SELECTED PASSAGE -
+-------+
Indian exporters are set to lose as Bangladeshi government has withdrawn SAFTA benefits in the recent national budget, announced on 1st June 2017.
This move will impact exports of Ingot, Sponge Iron & Pig Iron from India as it will not have any advantage over other countries. Bangladesh is the largest exporting destination for Indian Sponge Iron and Ingots, which accounts for 40-50% of total exports from India.
Earlier, imports of Ingots, Sponge Iron and Pig iron from India, did not attract any duty under SAFTA agreement. Which will now be charged at 20%, 5% and 5% respectively from June 1st 2017. (For more pls refer below table).
Before this budget, Bangladesh government used to charge a specific duty of 1,000 Taka (USD 13) on imports of sponge iron. This duty has now been replaced with Regulatory Duty (RD), which will be levied at the rate of 5% on CIF value and 15% VAT. Regulatory duty is not eligible for claiming SAFTA benefits.
For instance, if market price of sponge iron is USD 280/MT CFR Chittagong, Bangladesh based smelter has to pay a USD 14/MT regulatory duty and 15% VAT (which is refundable at the time of sales of finished goods). Earlier it used to be zero.
Market participants believe that demand for Indian sponge will come down as buyers will prefer scrap.
+-------+
DATA BELOW -

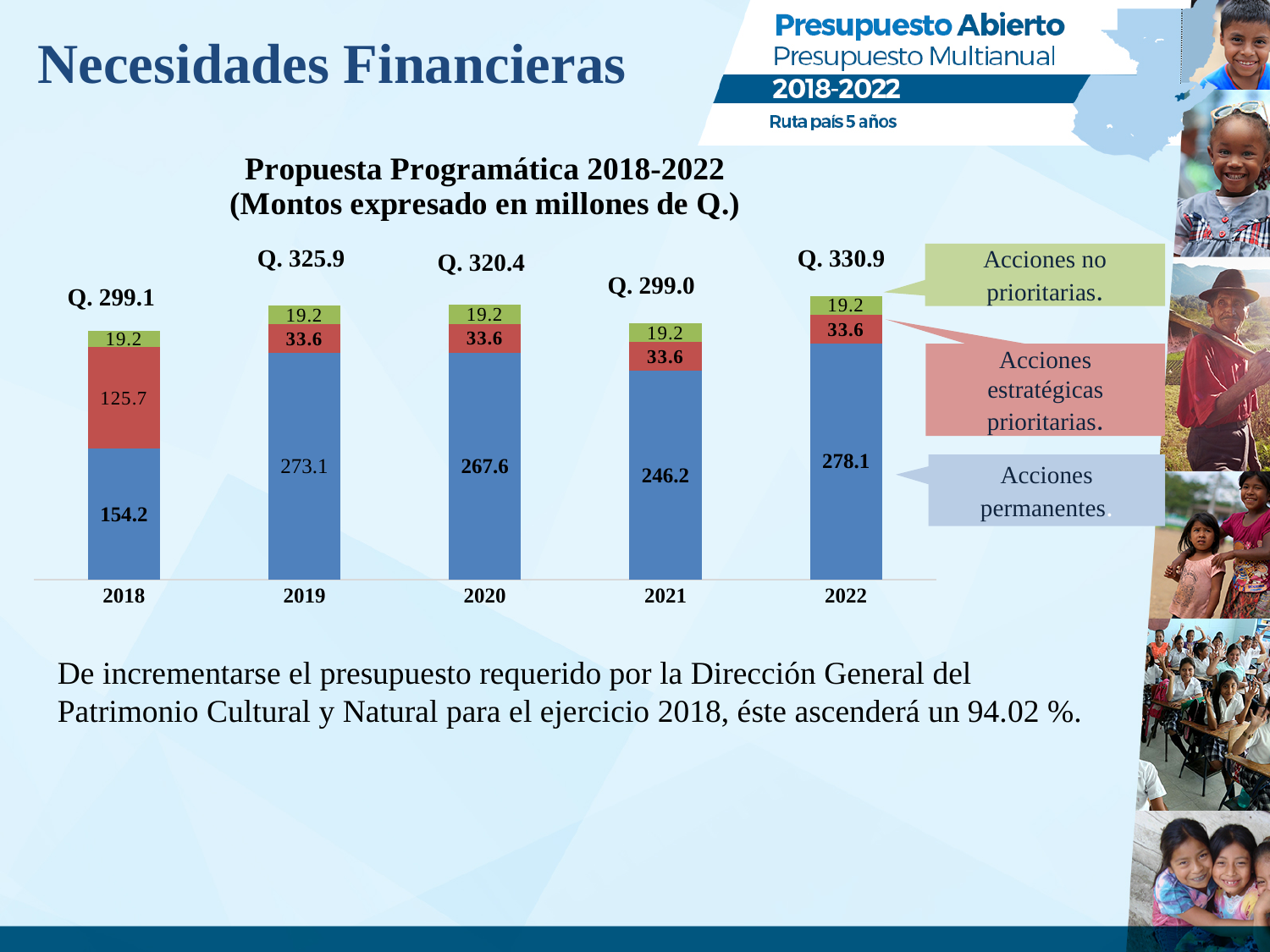
What kind of chart is shown on the slide? Stacked bar chart Which is larger, the Acciones permanentes value for 2019 or for 2020? 2019 Which year has the highest total? 2022 What is the total shown above the 2019 bar? Q. 325.9 What is the value for Acciones estratégicas prioritarias in 2018? 125.7 What is the total shown above the 2021 bar? Q. 299.0 How many years are shown on the x axis? 5 How many series are stacked in each bar? 3 What is the difference between the Acciones permanentes values for 2022 and 2021? 31.9 What is the value for Acciones permanentes in 2018? 154.2 Which year has the lowest value for Acciones permanentes? 2018 What is the value for Acciones permanentes in 2022? 278.1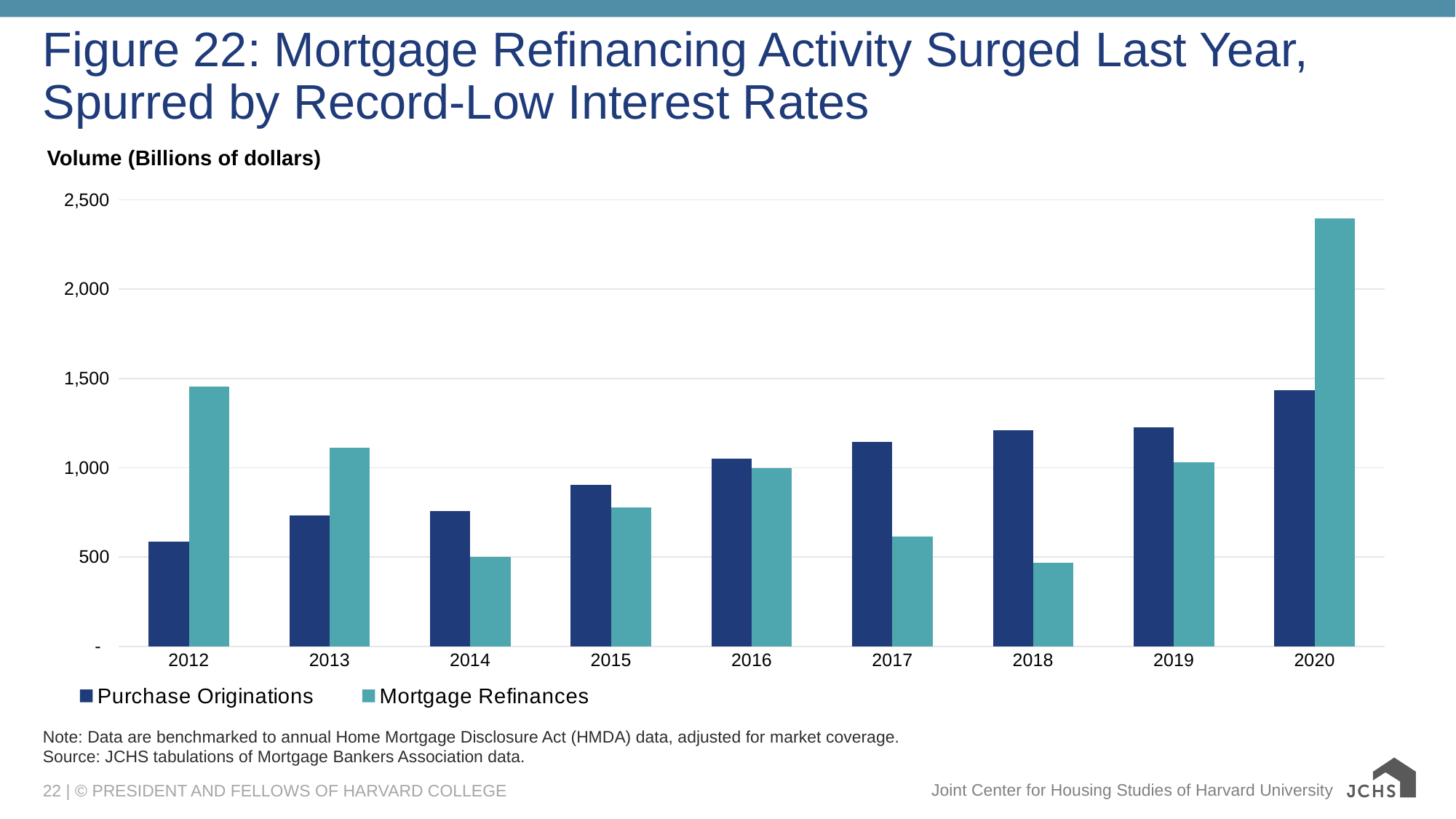
Is the Purchase Originations value for 2018 greater or less than 1,000? greater How many series does the legend list? 2 How many years are shown on the x axis? 9 In 2012, which is larger: Purchase Originations or Mortgage Refinances? Mortgage Refinances In which year is the Purchase Originations value highest? 2020 Do the Purchase Originations values rise or fall from 2012 to 2020? Rise In which year is the Purchase Originations value lowest? 2012 What kind of chart is shown on the slide? Bar chart In 2018, which is larger: Purchase Originations or Mortgage Refinances? Purchase Originations In which year is the Mortgage Refinances value highest? 2020 Is the Mortgage Refinances value for 2014 greater or less than 1,000? less Is the Mortgage Refinances value for 2020 greater or less than 2,000? greater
+-------+
In the article above on Bangladesh withdrawing SAFTA benefits, retype the text between "This move will" and "exports from India.", inclusive.

This move will impact exports of Ingot, Sponge Iron & Pig Iron from India as it will not have any advantage over other countries. Bangladesh is the largest exporting destination for Indian Sponge Iron and Ingots, which accounts for 40-50% of total exports from India.